◆ ЗАДАНИЯ:
A - Ответьте на вопросы по тексту о русской гвардии:
(i) Какие слова государя услышали павловцы?
(ii) Из бригад каких родов войск состояла императорская гвардия?
(iii) Сколько различных мундиров полагалось иметь каждому офицеру Конногвардейского полка?
B - Продолжите текст о русской гвардии, начав сразу после его последнего предложения.

◆ ИСХОДНЫЙ ТЕКСТ:

'''

Все это происходило в нескольких шагах от меня. Я ел глазами государя. До сих пор четко помню все детали его мундира; он стоит передо мной, как живой. Какое он производил впечатление! Какая мощь!
Наконец, государь пожелал посмотреть, как мы ходим скорым шагом. Земля сотрясалась под поступью батальонов, маршировавших перед самодержцем.
«Молодцы, павловцы!» — услышали мы, и над всем полем разнеслось ответное: «Рады стараться, Ваше Императорское Величество!».
Возгласы перешли в песню, столь же восторженную и счастливую. Полагаю, в тот день в Красном Селе не было людей счастливее нас…».
Указ императора Франца-Иосифа от 1885 г., которым 17-летний Николай назначается шефом 5-го австрийского уланского полка.
Это типичные примеры из бесчисленного множества подобных воспоминаний, которыми много лет спустя, в эмиграции, с неувядающим восторгом делились бывшие военнослужащие русской армии, особенно гвардейских полков.
Императорская гвардия состояла из бригад всех трех родов войск — пехоты, кавалерии и артиллерии. Все офицеры происходили из знатных дворянских родов. Кроме того, их подбирали и распределяли по полкам и батальонам в соответствии с внешним видом.
Служба в гвардии обходилась очень дорого, поскольку офицеры приобретали роскошную форму (несколько упрощенную при Александре III) и содержали себя за собственный счет. Только в Конногвардейском полку каждому офицеру полагалось иметь пять различных мундиров. Дороже всего стоили лошади, отбиравшиеся по строжайшим критериям.
Гвардейцы отличались особой корпоративностью, духом товарищества и честолюбием. Честь полка ценилась выше личных интересов. За поведение отдельных лиц отвечал полк в целом. Пропьянствовав, к примеру, ночь напролет, офицер обязан был с утра присутствовать на плацу или в манеже, ибо так требовала честь сословия. Служба царю и военная карьера почитались выше всех удовольствий. Родители молодых офицеров из кожи вон лезли, чтобы содержать своих отпрысков, обеспечивая им рост по службе.

'''

◆ ИСХОДНЫЕ СТРОКИ:
'''

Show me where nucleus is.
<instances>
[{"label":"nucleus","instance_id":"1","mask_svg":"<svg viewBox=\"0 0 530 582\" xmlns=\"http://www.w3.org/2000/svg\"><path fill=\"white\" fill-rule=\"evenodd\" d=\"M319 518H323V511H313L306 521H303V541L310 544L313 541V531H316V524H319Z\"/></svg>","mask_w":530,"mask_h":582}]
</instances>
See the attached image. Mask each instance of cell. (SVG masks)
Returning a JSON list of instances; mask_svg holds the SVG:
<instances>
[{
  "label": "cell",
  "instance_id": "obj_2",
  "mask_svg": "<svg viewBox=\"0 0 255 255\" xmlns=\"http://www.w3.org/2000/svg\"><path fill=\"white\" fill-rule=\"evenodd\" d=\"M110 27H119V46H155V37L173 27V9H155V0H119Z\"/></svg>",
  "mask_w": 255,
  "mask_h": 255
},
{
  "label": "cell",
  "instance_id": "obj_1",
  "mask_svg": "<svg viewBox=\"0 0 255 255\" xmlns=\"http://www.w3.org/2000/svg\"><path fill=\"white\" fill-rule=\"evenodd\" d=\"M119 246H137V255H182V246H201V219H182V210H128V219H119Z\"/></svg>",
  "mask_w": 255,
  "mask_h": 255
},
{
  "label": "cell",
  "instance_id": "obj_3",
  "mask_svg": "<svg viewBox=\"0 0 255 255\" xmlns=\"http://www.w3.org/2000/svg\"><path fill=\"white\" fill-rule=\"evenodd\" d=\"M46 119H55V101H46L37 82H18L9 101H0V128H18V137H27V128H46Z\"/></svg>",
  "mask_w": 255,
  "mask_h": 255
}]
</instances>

'''

◆ ОТВЕТЫ ПО ПОРЯДКУ:
A -
(i) «Молодцы, павловцы!»
(ii) Из бригад пехоты, кавалерии и артиллерии.
(iii) Пять.

B -
Как правило, их продвижение предопределялось происхождением и принадлежностью к тому или иному полку. Предпочтение отдавалось тем, чьи отцы, деды или близкие родственники уже служили в данном полку. Происхождение из той или иной губернии, национальность также играли роль при распределении по частям. Так, в кавалергарды брали офицеров русского происхождения, тогда как в уланах служили преимущественно прибалтийские немцы. Солдат, набираемых в гвардию, тщательно «сортировали» по внешнему виду: блондинов направляли в Семеновский полк, высоких и стройных — в кавалергарды, а маленьких темноволосых — в гусары.
В этой-то среде, далекой от решения ответственных политических задач, в мире, где товарищество значило больше, чем интриги, где день проходил в физических и строевых упражнениях, состязаниях в ловкости, строгом порядке и дисциплине, а вечер — в карточных играх и развлечениях, Николай чувствовал себя, как рыба в воде. Он пунктуально участвовал во всех учениях и маневрах, стоял в караулах, как простой солдат, не требовал себе никаких привилегий и делал все, чтобы товарищи забыли, что он наследник трона. Он писал матери:
«Я сейчас счастлив, потому что полностью нашел себя; я совершенно свыкся с жизнью в лагере. Каждый день у нас с утра два-три раза стрельбы, а после обеда строевые учения, или наоборот. После ужина либо офицерские занятия, либо — бильярд, кегли, домино, карты или рулетка. Больше всего мне нравятся кегли, хотя кегельбан в жалком состоянии…».
С обратной почтой воспоследовали назидания царицы Марии Федоровны:
«Ты не должен забывать, что на тебя обращают особое внимание. Ты обязан всегда быть лучшим и подавать пример другим; будь со всеми дружелюбен, но не позволяй никому занимать себя пустой болтовней…».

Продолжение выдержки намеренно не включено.